The court erred in granting the defendants third-party *601plaintiffs’ cross motion to enjoin Fischer from acting on behalf of the Corporation. The purpose of a preliminary injunction is to preserve the status quo pending trial. However, the granting of a preliminary injunction is a drastic remedy which should be used sparingly. On a motion for a preliminary injunction, the applicant must prove a likelihood of ultimate success on the merits, irreparable injury absent the granting of the preliminary injunction, and that the equities are balanced in his or her favor (see, McLaughlin, Piven, Vogel v Nolan & Co., 114 AD2d 165, 172).

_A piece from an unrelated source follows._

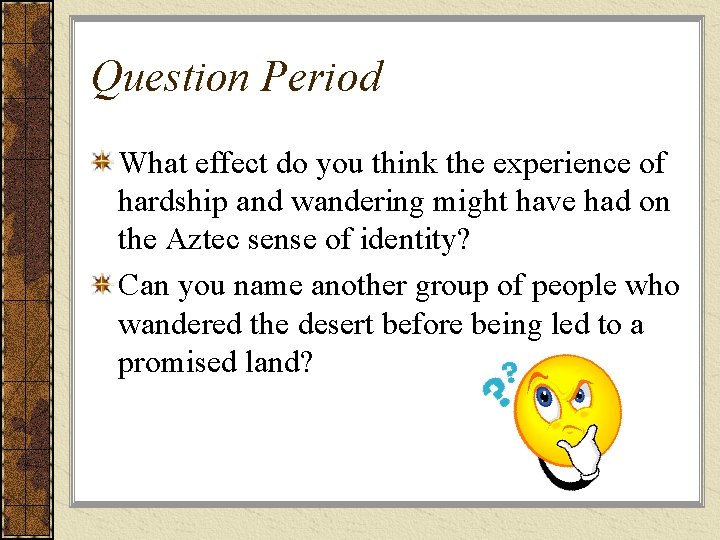 Question Period

What effect do you think the experience of hardship and wandering might have had on the Aztec sense of identity?

Can you name another group of people who wandered the desert before being led to a promised land?

??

It is uncontested that the counterclaims set forth causes of action. However, the claim of the defendants third-party plaintiffs that they would suffer irreparable harm if the preliminary injunction were not granted is without merit (see, McLaughlin, Piven, Vogel v Nolan & Co., supra, at 172; see also, Guggenheimer v Ginzburg, 43 NY2d 268, 275). "Irreparable injury, for purposes of equity, has been held to mean any injury for which money damages are insufficient” (McLaughlin, Piven, Vogel v Nolan & Co., supra, at 174). Since the interests of the defendants third-party plaintiffs in the Corporation and the value thereof can be fixed at trial, damages would be sufficient to compensate them (see, After Six v 201 E. 66th St. Assocs., 87 AD2d 153). Additionally, the equities do not warrant granting the defendants third-party plaintiffs a preliminary injunction since it has not been demonstrated that the harm which they would suffer from the denial of the motion is decidedly greater than the harm their opponent would suffer if the preliminary injunction were granted (see, Buffalo Forge Co. v AMPCO-Pittsburgh Corp., 638 F2d 568, 569).

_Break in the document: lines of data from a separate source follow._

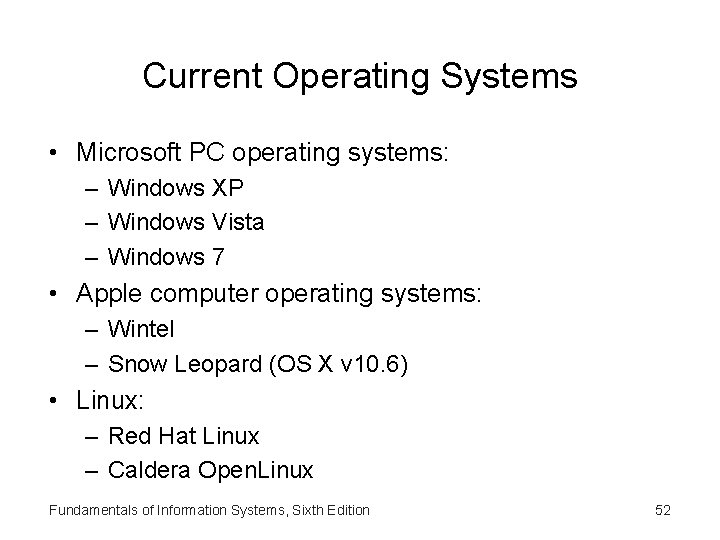 Current Operating Systems

• Microsoft PC operating systems:
– Windows XP
– Windows Vista
– Windows 7
• Apple computer operating systems:
– Wintel
– Snow Leopard (OS X v10.6)
• Linux:
– Red Hat Linux
– Caldera OpenLinux

Fundamentals of Information Systems, Sixth Edition

52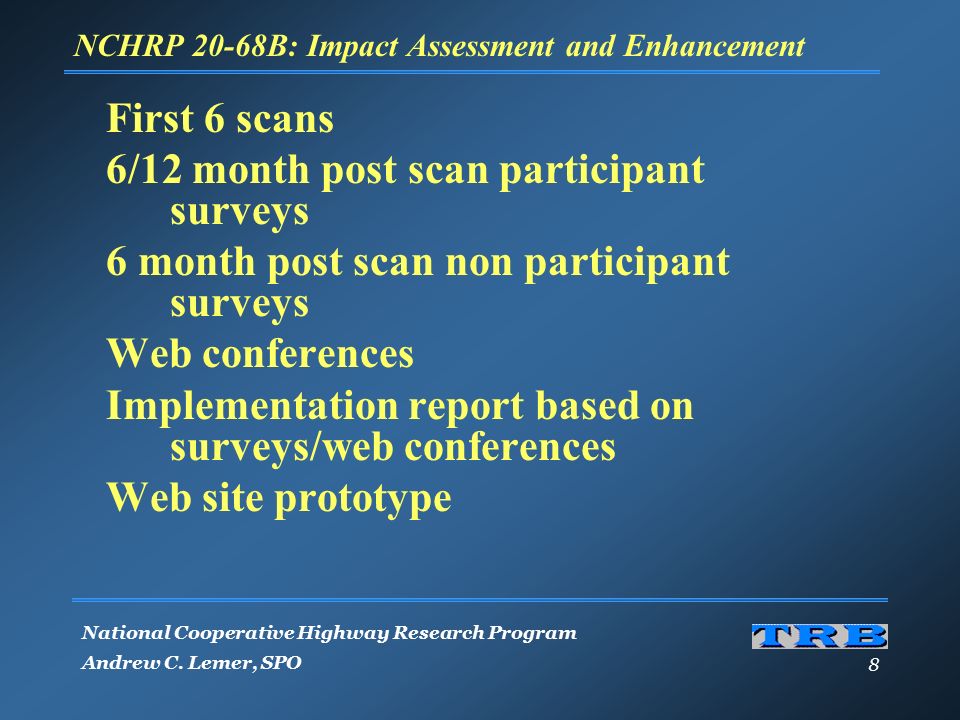 NCHRP 20-68B: Impact Assessment and Enhancement

First 6 scans

6/12 month post scan participant surveys

6 month post scan non participant surveys

Web conferences

Implementation report based on surveys/web conferences

Web site prototype

National Cooperative Highway Research Program
Andrew C. Lemer, SPO

TRB

8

The court did not err in denying that branch of the appellants’ cross motion which was to dismiss the counterclaims and third-party complaint as time barred. Since there is a discrepancy as to when, if at all, the defendants third-party plaintiffs learned that Fischer was asserting ownership of the entire Corporation, the determination of the timeliness of the counterclaims and third-party claims must await trial (see, Bernstein v La Rue, 120 AD2d 476, 477).

It is evident that a controversy exists since the defendants third-party plaintiffs assert that they own a part of the Corporation while Fischer maintains that they do not. Therefore, the court erred in failing to dismiss the affirmative defense of lack of a justiciable controversy.

However, the court properly declined to dismiss the affirmative defense of fraud. Intent is a key element in fraud and is *602so subjective as almost invariably to require a trial (see, Siegel, Practice Commentaries, McKinney’s Cons Laws of NY, Book 7B, CPLR C3211:36, at 40). Since the defendants third-party plaintiffs urge that they did not assert their rights in the Corporation sooner because of Fischer’s promises that corporate profits were forthcoming, the validity of the allegations of fraud must be tested at a trial.

We have considered the parties’ remaining contentions and find them to be without merit. Thompson, J. P., Brown, Kunzeman and Miller, JJ., concur.